Le cheval, lui, laisse une empreinte minime. Son poids, réparti sur quatre appuis, limite le tassement et préserve l’aération des sols. Un sol asphyxié ne peut plus accueillir correctement les jeunes racines, et toute la biodiversité en pâtit.
Autre atout : en se faufilant entre les arbres, le cheval respecte la régénération naturelle et les jeunes pousses, là où une machine lourde écraserait tout sur son passage.
Cette légèreté en fait un allié précieux dans les zones sensibles, comme les pentes, les milieux humides ou les forêts de protection.
Des forêts en quête de résilience
Les observations scientifiques le confirment : les massifs forestiers européens montrent des signes de fragilité croissante. Tempêtes, sécheresses, parasites… autant de menaces accentuées par la hausse des températures.
Face à ce constat, les gestionnaires forestiers misent sur la résilience : diversifier les peuplements, introduire des essences plus résistantes, maintenir un couvert végétal continu, favoriser la régénération naturelle. Et dans cette équation, le respect du sol devient central.

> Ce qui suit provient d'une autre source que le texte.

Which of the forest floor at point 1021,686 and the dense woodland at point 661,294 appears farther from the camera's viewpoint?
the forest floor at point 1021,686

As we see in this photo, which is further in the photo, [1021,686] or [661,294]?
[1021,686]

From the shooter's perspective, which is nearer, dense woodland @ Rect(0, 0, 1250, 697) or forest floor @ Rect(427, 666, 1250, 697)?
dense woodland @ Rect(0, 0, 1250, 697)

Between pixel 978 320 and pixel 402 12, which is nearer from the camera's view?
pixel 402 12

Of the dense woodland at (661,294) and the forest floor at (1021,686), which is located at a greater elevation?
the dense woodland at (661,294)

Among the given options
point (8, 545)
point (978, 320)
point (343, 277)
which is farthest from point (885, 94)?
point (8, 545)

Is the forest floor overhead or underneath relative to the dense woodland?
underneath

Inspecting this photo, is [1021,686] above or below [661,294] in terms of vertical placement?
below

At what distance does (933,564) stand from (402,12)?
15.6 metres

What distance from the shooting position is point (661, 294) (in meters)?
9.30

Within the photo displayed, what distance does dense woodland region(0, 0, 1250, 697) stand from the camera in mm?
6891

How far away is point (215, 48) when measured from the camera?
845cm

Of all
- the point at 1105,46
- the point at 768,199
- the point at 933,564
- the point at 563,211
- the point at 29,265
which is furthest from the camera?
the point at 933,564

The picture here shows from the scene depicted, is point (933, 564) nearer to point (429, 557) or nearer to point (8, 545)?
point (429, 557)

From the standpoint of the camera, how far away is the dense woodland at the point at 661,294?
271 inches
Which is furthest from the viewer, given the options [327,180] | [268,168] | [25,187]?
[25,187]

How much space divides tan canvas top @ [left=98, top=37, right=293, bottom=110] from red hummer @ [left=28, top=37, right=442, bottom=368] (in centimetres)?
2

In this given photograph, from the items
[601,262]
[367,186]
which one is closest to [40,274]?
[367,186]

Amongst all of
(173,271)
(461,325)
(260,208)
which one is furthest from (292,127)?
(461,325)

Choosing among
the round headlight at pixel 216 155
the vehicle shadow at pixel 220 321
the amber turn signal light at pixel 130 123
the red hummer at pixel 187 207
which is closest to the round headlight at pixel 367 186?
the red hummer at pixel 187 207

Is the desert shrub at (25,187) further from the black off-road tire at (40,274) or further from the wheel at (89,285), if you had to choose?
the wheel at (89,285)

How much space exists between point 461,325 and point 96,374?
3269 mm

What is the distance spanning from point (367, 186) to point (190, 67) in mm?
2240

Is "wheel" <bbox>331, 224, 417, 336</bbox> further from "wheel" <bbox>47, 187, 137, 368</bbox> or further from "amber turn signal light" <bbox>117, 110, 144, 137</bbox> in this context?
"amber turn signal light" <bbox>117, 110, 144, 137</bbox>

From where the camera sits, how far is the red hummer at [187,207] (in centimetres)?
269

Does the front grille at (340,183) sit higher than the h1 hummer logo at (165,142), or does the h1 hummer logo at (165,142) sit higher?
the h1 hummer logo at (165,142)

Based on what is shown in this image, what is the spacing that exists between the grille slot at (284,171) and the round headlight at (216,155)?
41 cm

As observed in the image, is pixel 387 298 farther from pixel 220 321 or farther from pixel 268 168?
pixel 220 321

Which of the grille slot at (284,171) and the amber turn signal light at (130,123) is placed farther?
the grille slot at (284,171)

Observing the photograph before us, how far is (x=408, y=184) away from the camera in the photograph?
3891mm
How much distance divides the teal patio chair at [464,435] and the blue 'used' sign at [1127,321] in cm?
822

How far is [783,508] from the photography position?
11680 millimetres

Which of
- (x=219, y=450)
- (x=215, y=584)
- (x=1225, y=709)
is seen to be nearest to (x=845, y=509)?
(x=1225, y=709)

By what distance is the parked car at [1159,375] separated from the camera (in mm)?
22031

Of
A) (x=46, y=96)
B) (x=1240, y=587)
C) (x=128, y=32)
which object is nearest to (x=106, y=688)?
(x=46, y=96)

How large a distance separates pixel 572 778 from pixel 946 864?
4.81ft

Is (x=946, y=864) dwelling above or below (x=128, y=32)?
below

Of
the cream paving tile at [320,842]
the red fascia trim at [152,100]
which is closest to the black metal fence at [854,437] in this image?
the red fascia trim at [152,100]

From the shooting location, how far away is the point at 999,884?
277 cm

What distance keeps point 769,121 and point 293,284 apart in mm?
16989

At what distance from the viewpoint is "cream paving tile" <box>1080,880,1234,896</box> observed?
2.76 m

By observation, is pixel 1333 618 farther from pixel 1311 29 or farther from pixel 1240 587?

Le cheval s’inscrit alors comme un outil cohérent avec ces nouvelles orientations. En limitant les dégradations, il participe à la construction de forêts capables d’absorber les chocs climatiques.
Reste une question : le débardage au cheval peut-il retrouver une place significative face à la machine ? Probablement pas en termes de volume. Mais dans une logique de complémentarité, son rôle est loin d’être anecdotique.
Il faudra aussi former de nouvelles générations de débardeurs, soutenir les initiatives locales et redonner de la visibilité à ce métier exigeant.